» 任务要求
接着介绍博格族的那段文字的最后一句，续写下一部分内容。

2024-07-15 13:48:19   220人阅读

Description

The Borg is an immensely powerful race of enhanced humanoids from the delta quadrant of the galaxy. The Borg collective is the term used to describe the group consciousness of the Borg civilization. Each Borg individual is linked to the collective by a sophisticated subspace network that insures each member is given constant supervision and guidance.

» 数据段
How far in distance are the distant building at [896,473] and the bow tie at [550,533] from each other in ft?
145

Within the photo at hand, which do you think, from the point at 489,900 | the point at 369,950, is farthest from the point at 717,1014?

» 本题作答
Your task is to help the Borg (yes, really) by developing a program which helps the Borg to estimate the minimal cost of scanning a maze for the assimilation of aliens hiding in the maze, by moving in north, west, east, and south steps. The tricky thing is that the beginning of the search is conducted by a large group of over 100 individuals. Whenever an alien is assimilated, or at the beginning of the search, the group may split in two or more groups (but their consciousness is still collective.). The cost of searching a maze is definied as the total distance covered by all the groups involved in the search together. That is, if the original group walks five steps, then splits into two groups each walking three steps, the total distance is 11=5+3+3.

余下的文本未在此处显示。